- Written task 1
In the book notes, reproduce the stretch from "I was inclined" through "as much sense.", changing "thriller" to "mystery".

Wednesday, June 12, 2013

Wind-up Bird Chronicle

About 1/3 of the way into vol. 2.  Toru realizes that his wife has been having an affair when she doesn't come home one night.  Her brother tells him it's because Toru is such a total waste of space -- he quit his job, has never really done anything with himself, and so on.  Toru gets defensive, but admits to himself that it's true.  So, to think things over, he goes down into a well to think things over.

This is one of the famous scenes from the novel, in the bit of reading I did about it before starting to read the book.  If nothing else, it's very emblematic of Murakami's style; rationally, there's no reason why Toru should go into the well.  In fact (as it turns out) it's a very stupid thing to do when he ends up stuck there.  But in the context of the novel, it feels like an understandable thing to do.

And we finally start to learn something about the relationship between Kumiko and Toru, as Toru has flashbacks to their getting together, her getting an abortion, and so on.  In this whole part of the book, Toru is finally less passive -- both in the present (yelling at his brother-in-law), and in the past (pursuing Kumiko, his reaction to the abortion).  We also learn about the darkness that even then was in Kumiko's character.

Overall, vol. 2 looks to be a lot more intense than vol. 1.

Monday, June 10, 2013

Rock, Paper, Tiger

I was inclined to give up on Lisa Brackman's Rock, Paper, Tiger about 20 pages in, feeling like it was a thriller that used pushing the protagonist from one location to another in lieu of an actual plot.  But I stuck with it, feeling like some actual development was going on.  Sadly, the joke was on me, and the story didn't actually go anywhere.  At just about any point after p. 30, I could've jumped to the last chapter and it would have made as much sense.

Ellie the protagonist has some character development, but that, too, stalls out in the middle 2/3 of the novel.  She's very passive, and so she gets pushed around from place to place, but it all feels very purposeless.  Lastly, the Uighur maguffin turns out to be completely meaningless; we never learn out why/whether he was important.

- Records to process
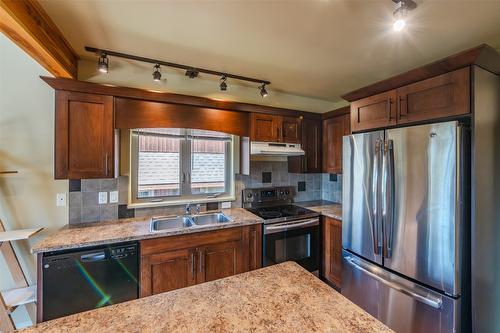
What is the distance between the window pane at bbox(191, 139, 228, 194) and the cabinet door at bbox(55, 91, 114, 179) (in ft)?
3.02

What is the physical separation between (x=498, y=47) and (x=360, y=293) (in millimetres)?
2417

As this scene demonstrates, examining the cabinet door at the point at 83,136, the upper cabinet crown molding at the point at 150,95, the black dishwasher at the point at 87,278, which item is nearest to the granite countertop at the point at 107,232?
the black dishwasher at the point at 87,278

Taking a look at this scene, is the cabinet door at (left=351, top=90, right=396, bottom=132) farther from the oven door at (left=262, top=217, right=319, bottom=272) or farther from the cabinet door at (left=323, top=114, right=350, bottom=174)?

- Written task 2
Copy out the whole listing that follows the book notes, line for line and unchanged, but leave out the pictures.

- Right answer 1
I was inclined to give up on Lisa Brackman's Rock, Paper, Tiger about 20 pages in, feeling like it was a mystery that used pushing the protagonist from one location to another in lieu of an actual plot.  But I stuck with it, feeling like some actual development was going on.  Sadly, the joke was on me, and the story didn't actually go anywhere.  At just about any point after p. 30, I could've jumped to the last chapter and it would have made as much sense.

- Right answer 2
What is the distance between the window pane at bbox(191, 139, 228, 194) and the cabinet door at bbox(55, 91, 114, 179) (in ft)?
3.02

What is the physical separation between (x=498, y=47) and (x=360, y=293) (in millimetres)?
2417

As this scene demonstrates, examining the cabinet door at the point at 83,136, the upper cabinet crown molding at the point at 150,95, the black dishwasher at the point at 87,278, which item is nearest to the granite countertop at the point at 107,232?
the black dishwasher at the point at 87,278

Taking a look at this scene, is the cabinet door at (left=351, top=90, right=396, bottom=132) farther from the oven door at (left=262, top=217, right=319, bottom=272) or farther from the cabinet door at (left=323, top=114, right=350, bottom=174)?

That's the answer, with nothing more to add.